You see, not only does demand for electricity remain constant because it’s an important component that powers our modern lives, but the electric utility industry has a wide multifaceted economic moat. This protects the competitive advantage of industry participants and, in tandem with the inelastic demand for electricity, almost guarantees earnings growth.
In turn, this allows those companies operating in the industry to reward loyal investors with regular dividend hikes. Two industry participants that stand out because of their dividend-payment histories are Canadian Utilities Ltd. (TSX:CU) and Fortis Inc. (TSX:FTS).
Both companies have hiked their dividend virtually every year since inception, giving investors 43 straight years of dividend growth. This is an impressive record that virtually no other Canadian company can match. While both have modest yields of 3% and 4%, respectively, their dividends have grown at an remarkable rate. Canadian Utilities dividend has a compound annual growth rate of 7% since inception, while Fortis’ is 6%.
These rates of growth are far higher than the returns that other purportedly safer income-focused investments, such as government bonds or cash, have generated over the same period.
So, what is the secret that allows Canadian Utilities and Fortis to consistently grow their dividends?
The key attribute that allows this is the wide multifaceted economic moat that they both possess. This moat is created by a combination of steep regulatory barriers to entering the industry, coupled with the significant capital investment required to acquire and develop the necessary assets. These characteristics protect their competitive advantage, and along with the growing demand for electricity, will help to propel their earnings higher.
This can be seen from Fortis’ first quarter 2015 results, where net earnings shot up an impressive 61% year over year. Canadian Utilities performance was not as impressive for that period. Its net earnings plunged by 19%, primarily because of planned maintenance outages and cost blowouts. This highlights that like any investment, even electric utilities, despite their defensive nature, are not risk free.

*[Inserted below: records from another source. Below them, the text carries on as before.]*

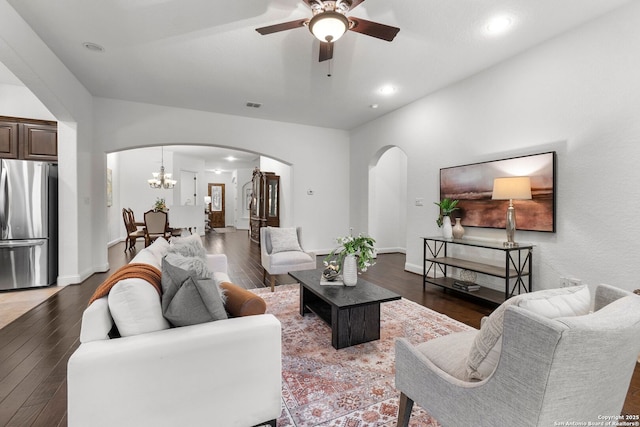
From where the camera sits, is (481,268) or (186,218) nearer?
(186,218)

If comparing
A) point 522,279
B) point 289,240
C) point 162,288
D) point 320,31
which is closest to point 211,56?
point 320,31

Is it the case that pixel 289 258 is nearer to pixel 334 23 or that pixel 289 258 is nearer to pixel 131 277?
pixel 131 277

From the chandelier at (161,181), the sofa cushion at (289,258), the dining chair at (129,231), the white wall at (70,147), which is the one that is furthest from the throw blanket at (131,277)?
the chandelier at (161,181)

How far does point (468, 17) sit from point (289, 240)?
11.0 ft

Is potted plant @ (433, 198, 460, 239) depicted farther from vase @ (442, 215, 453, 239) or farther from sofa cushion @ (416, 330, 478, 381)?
sofa cushion @ (416, 330, 478, 381)

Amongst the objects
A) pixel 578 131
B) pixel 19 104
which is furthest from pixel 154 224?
pixel 578 131

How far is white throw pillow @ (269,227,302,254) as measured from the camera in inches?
169

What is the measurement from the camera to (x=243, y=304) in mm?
1646

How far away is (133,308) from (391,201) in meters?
6.84

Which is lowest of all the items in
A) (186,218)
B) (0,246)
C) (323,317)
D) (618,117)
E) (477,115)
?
(323,317)

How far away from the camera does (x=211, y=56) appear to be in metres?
3.58

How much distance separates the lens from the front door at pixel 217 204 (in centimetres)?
1391

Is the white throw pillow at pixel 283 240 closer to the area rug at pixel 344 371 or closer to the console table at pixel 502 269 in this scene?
the area rug at pixel 344 371

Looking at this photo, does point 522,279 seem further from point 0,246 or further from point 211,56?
point 0,246
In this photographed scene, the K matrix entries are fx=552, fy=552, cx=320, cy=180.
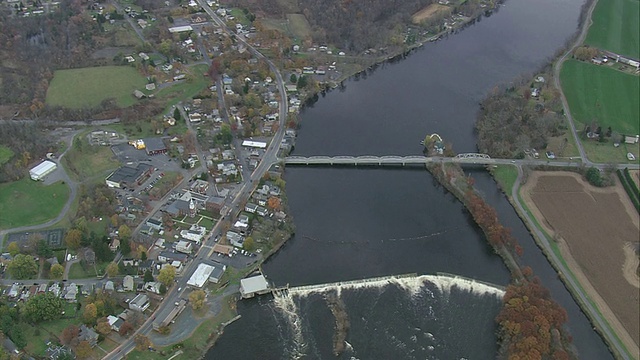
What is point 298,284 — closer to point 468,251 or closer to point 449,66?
point 468,251

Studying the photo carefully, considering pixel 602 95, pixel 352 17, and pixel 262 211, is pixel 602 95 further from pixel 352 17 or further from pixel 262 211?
pixel 262 211

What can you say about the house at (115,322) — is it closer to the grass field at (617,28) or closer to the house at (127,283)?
the house at (127,283)

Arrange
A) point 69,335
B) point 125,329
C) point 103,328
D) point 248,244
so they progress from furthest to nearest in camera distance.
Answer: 1. point 248,244
2. point 125,329
3. point 103,328
4. point 69,335

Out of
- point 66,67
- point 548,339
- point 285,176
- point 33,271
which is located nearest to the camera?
point 548,339

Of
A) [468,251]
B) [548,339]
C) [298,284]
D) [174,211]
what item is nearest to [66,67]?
[174,211]

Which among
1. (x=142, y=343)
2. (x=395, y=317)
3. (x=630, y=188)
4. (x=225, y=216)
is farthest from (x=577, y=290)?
(x=142, y=343)

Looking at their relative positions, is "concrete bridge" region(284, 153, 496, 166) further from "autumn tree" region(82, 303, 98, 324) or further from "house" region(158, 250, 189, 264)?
"autumn tree" region(82, 303, 98, 324)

A growing population and an even greater dependence on modern electronics for business and entertainment can only drive higher demand for electricity. When this is coupled with Canadian Utilities and Fortis’ high quality regulated electric assets and wide economic moats, earnings growth is virtually guaranteed. This will allow both companies to continue rewarding investors with regular dividend hikes, which makes them a core holding in any dividend-growth portfolio.